- _Exercise prompt_: Format the stretch from the line containing "Out of the items" through the final row as a numbered list, skipping blank lines. Include only that stretch, with both ends.

- _Data section_:
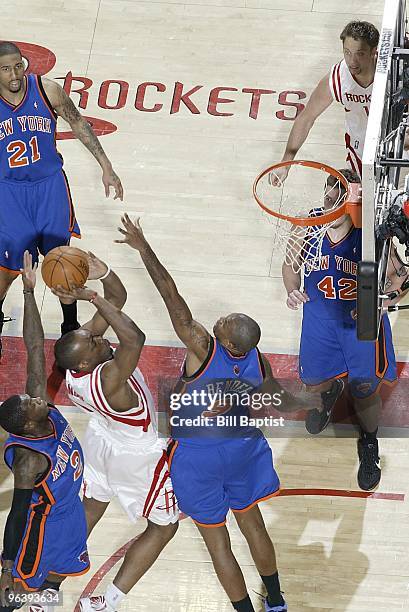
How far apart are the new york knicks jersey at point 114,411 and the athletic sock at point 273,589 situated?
92 centimetres

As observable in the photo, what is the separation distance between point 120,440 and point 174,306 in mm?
724

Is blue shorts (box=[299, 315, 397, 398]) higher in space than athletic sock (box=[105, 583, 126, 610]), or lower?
higher

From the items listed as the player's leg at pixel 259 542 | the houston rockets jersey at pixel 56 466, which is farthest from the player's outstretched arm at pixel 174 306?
the player's leg at pixel 259 542

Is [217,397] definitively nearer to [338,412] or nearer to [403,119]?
[338,412]

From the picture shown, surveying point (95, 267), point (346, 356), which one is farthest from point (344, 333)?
point (95, 267)

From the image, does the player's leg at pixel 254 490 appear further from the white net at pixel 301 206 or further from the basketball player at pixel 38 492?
the white net at pixel 301 206

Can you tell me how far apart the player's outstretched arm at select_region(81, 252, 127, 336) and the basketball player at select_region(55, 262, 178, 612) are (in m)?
0.36

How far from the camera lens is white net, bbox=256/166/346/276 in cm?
649

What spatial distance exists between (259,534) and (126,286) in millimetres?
2417

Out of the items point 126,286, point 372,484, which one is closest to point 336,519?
point 372,484

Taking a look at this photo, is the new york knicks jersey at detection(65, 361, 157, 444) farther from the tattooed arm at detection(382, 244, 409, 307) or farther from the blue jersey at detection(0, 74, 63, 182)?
the blue jersey at detection(0, 74, 63, 182)

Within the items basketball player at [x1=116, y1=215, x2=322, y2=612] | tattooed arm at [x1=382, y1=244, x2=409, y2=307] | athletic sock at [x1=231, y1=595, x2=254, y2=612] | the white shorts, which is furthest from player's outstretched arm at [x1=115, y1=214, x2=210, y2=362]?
tattooed arm at [x1=382, y1=244, x2=409, y2=307]

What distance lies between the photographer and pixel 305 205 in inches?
321

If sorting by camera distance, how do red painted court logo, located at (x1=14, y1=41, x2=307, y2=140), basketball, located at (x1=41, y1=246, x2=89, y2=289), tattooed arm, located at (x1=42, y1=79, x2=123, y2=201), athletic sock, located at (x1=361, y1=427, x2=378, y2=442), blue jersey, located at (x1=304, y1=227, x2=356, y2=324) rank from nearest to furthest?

- _Task response_:
1. Out of the items point 126,286, point 372,484, which one is closest to point 336,519?
2. point 372,484
3. Taking a look at this photo, is the new york knicks jersey at detection(65, 361, 157, 444) farther from the tattooed arm at detection(382, 244, 409, 307) or farther from the blue jersey at detection(0, 74, 63, 182)?
4. the blue jersey at detection(0, 74, 63, 182)
5. Within the items basketball player at [x1=116, y1=215, x2=322, y2=612] | tattooed arm at [x1=382, y1=244, x2=409, y2=307] | athletic sock at [x1=231, y1=595, x2=254, y2=612] | the white shorts, which is furthest from player's outstretched arm at [x1=115, y1=214, x2=210, y2=362]?
6. tattooed arm at [x1=382, y1=244, x2=409, y2=307]
7. What distance lies between the photographer and pixel 305 205 in inches?
8. 321
9. If sorting by camera distance, how do red painted court logo, located at (x1=14, y1=41, x2=307, y2=140), basketball, located at (x1=41, y1=246, x2=89, y2=289), tattooed arm, located at (x1=42, y1=79, x2=123, y2=201), athletic sock, located at (x1=361, y1=427, x2=378, y2=442), blue jersey, located at (x1=304, y1=227, x2=356, y2=324) rank from nearest to furthest?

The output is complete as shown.